** Provided text **

The Polar Conehead

By Mike Hogue

I was looking through an old magazine I had and discovered a pattern that I tied and fished several years ago. I caught some smallmouth on this fly, some largemouth and more than my fair share of browns, rainbows and yes a few bluegills too.I had forgotten about the pattern ( more likely the name and the inventor ) and remembered it was a kind of a cool fly after rereading the article. This is a muddler design type of fly so I don't think that the originator can really claim that this is an innovative pattern, it is more or less a derived idea based on something that has been copied many times. In any case, my pattern is not exactlly idenitical either.........so in a sense this is my version of something.

The original pattern I copied was called the Polar Muddler. It was created by Paul Miller for an article about fly fishing in British Columbia. This article was called," Winter Ghosts of Lower B.C." and was contained in the now defunct , Art of Angling Journal, Volume1, Issue 4. I selected this pattern to show you because it teachs several things about working with hair. This is a very difficult pattern for many tyers so don't become too frustrated if you aren't able to master this pattern right off. I think it is an excellent design and has some great looking qualities. My pattern is a bit smaller, more dense and contains different materials. The original Polar Muddler was made of polar bear, which is almost impossible to get. If I had some, I would feel bad about using the stuff and I would also perfer not to use such a rare material just to make some fishing flies. I substituted buck tail and used all of the most common basic materials so I don't think you should have a hard time finding the stuff to make this.

** Collected material **
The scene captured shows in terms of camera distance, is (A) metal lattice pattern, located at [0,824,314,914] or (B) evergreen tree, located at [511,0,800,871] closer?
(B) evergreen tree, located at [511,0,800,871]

** What to work on **
Go on with the article about tying the Polar Conehead fly, starting right after its last sentence. The listing is separate material, unrelated to the fly-tying article.

** Written answer **
( HINT: I SELL ALL THE STUFF TO MAKE THIS AND YOU CAN ORDER IT BY CLICKING ON ANY OF THE BUTTONS BELOW. I PUT TOGETHER A KIT FOR YOU WITH ALL THE STUFF YOU NEED TO MAKE THIS FLY. )

The Polar Conehead

Hook: Mustad 9674 or Daiichi 1750 size 4 or 6

Cone: Silver 1/4" or Large Size

Thread: 6/0 White

Tail: White Bucktail

Body: Pearl Tinsel

Underwing: Pearl Krystal Flash

Wing: White Bucktail with Grizzly Hackle tied on each side

Collar: White deer belly hair spun

( Sorry about the odd backgrounds.......my camera does a color balance and I couldn't correct this.......it should be fine as you can see each step quite well.)

Begin by putting the cone on the hook. Slide the cone with the narrow end over the hook point first.

 

 

 

 

 

Start thread and wrap thread back along the top of the hook shank. Stop when you get to a spot even with the point of the hook.

 

 

 

 

Next I cut a bundle of bucktail about the size of a pencil, maybe 20 fibers or so. Using one of my giant Terra saltwater/bucktail hair stackers I even the ends. I drop the hair in the flared end and tap it on the table top. Next I slip the top piece up while tilting the base.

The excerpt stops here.